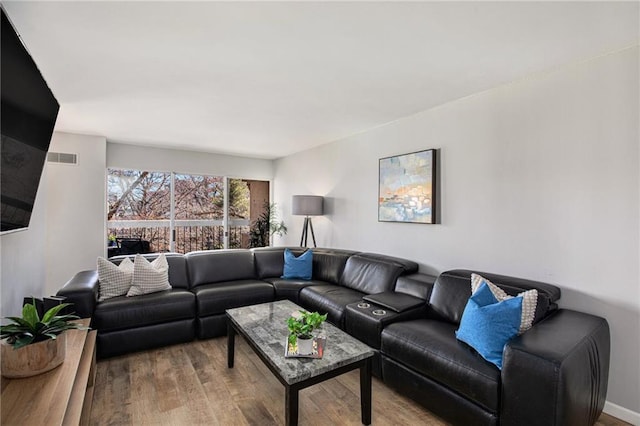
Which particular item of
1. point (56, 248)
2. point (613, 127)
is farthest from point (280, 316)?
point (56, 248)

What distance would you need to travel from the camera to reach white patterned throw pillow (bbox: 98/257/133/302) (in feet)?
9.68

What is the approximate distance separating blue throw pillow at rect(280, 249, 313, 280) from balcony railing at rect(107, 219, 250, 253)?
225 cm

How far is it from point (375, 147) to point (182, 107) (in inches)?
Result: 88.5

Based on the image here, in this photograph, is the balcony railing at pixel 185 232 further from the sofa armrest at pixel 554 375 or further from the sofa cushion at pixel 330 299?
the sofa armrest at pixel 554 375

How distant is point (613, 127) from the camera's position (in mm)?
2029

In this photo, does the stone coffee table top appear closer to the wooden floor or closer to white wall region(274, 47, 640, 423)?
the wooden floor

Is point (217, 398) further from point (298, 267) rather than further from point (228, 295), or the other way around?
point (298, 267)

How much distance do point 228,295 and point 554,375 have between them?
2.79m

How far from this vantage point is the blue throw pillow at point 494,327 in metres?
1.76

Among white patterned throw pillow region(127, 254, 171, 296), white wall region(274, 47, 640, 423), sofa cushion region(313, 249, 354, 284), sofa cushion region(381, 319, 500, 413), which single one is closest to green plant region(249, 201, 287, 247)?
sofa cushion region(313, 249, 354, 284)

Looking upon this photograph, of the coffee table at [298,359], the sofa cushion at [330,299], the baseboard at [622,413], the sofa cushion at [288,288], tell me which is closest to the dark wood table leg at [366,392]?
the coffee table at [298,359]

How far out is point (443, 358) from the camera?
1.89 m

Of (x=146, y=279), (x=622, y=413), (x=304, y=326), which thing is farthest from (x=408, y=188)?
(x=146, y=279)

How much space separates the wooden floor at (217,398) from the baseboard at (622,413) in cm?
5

..............................

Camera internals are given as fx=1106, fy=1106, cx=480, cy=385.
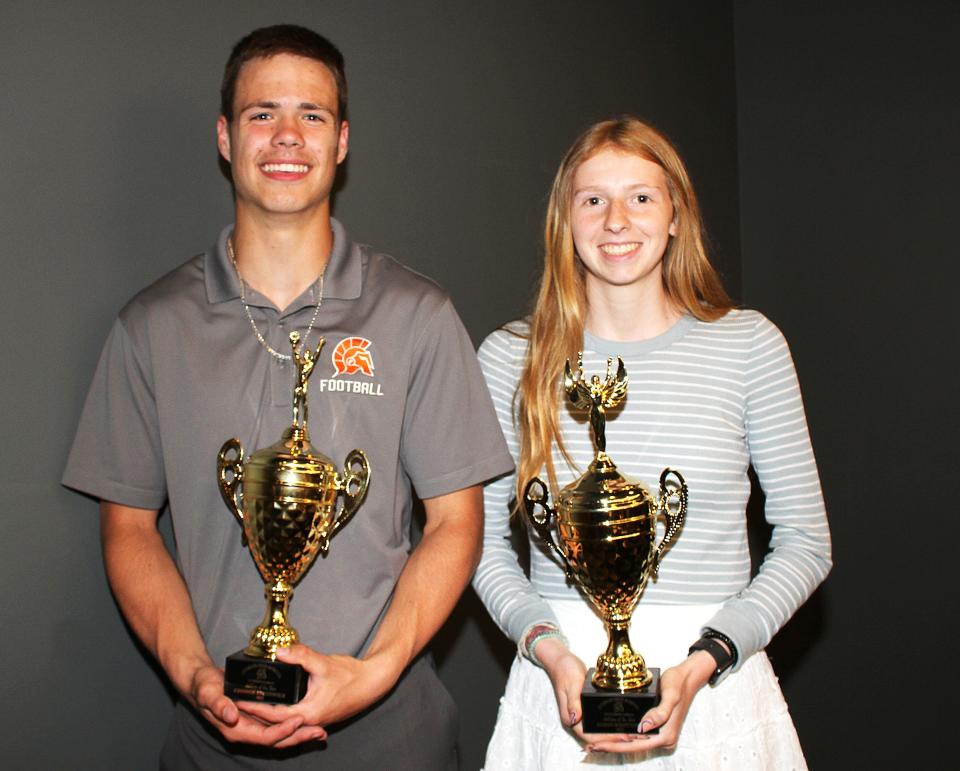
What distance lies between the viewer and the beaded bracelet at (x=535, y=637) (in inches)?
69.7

..............................

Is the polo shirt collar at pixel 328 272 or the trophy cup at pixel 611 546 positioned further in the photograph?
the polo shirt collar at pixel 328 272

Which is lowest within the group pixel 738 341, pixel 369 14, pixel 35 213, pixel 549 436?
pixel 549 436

..............................

* _Yönerge_
Yukarıdaki listede "farthest" dizesini içeren satırları say ve yalnızca sayıyı ver; büyük-küçük harf ayrımı dikkate alınır.

* _Yazılı Çözüm_
2